A Hymn to the Sun

Carl Nielsen

Carl Nielsen

What do you do if you’re stuck in the frozen north and are looking longingly at the sunny south where your wife is working? Well, you take a holiday and then, if you’re a composer, you write something that brings the sun home with you. And this is what composer Carl Nielsen did in 1902.

Grieg’s wife, the sculptor Anne Marie Carl-Nielsen, was in Athens making copies of the bas-reliefs and statues in the Acropolis Museum. Nielsen, with commission funding from the publisher Wilhelm Hansen, joined her in Athens and a local conservatory gave him access to a study room with a piano. His own interests in archaeology often took him out to the surrounding countryside and it was during his time in the mountains around the area that inspired his Helios Overture.

Anne Marie and Carl Nielsen in Athens

Anne Marie and Carl Nielsen in Athens

Nielsen: Helios Overture (South Jutland Symphony Orchestra; Niklas Willen, cond.)
Begun in March 1902 and finished in April 1903, this concert overture takes the rise and fall of the sun over the Aegean Sea as its inspiration. As the strings become the undulating sea, the horns become the sound of the rising sun, while the string and woodwinds add a richness and shine to its appearance. You can almost hear the rising brightness as the world emerges from the darkness of night.

Once the sun appears, all is calm and clean. A fanfare in the trumpets seems to herald the start of the business day and all begins to get busier.
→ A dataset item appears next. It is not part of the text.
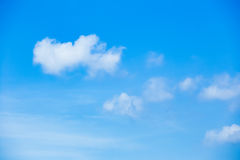 White cloud in clear sky Stock Photography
The woodwinds take up a simple theme, the strings add pizzicato to make it bustle. Another fanfare might be an important arrival or it might be the light of the sun illuminating an important building – it’s all how you imagine the day progressing. The day gets busier and busier, the trumpets remain busy announcing new arrivals, and then the day closes. The music subsides and we feel the approach of the same darkness that exited at the beginning of the piece.

Anne Marie Brodersen (1863-1945) was one of the first women to be taken seriously as a sculptor. She met Carl Nielsen in Paris in 1891 and they married in Florence. Anne Marie took as her family name the full name of her husband, with a hyphen, becoming Anne Marie Carl-Nielsen. In 1903, she was awarded the Anker Scholarship and undertook an extensive journey to Athens and Constantinople. This is when she copied classical Greek sculpture while Carl Nielsen composed music about the sun. Her work often took her travelling around the world while her husband remained home to keep the family together. Her portrait bust of him won the Thorvaldsen medal in 1922.

Anne Marie and Carl in her studio

Anne Marie and Carl in her studio

Carl Nielsen (1865-1931), considered Denmark’s greatest composer, also had a 16-year stint in the Royal Danish Orchestra as 2nd violinist. His early music was inspired by German and Norwegian composers such as Brahms and Grieg, but he soon developed his own sound and style. His progressive tonality and new ideas of composition removed him from the normal repertoire and it wasn’t until the 1960s, championed by conductors such as Leonard Bernstein, that the rest of the world could catch up with him.

The Helios Overture, one of Nielsen’s wonderful small orchestral works, remains popular even now and is a wonderful evocation of the warmth of the Mediterranean and the centrality of the sun to its mythology.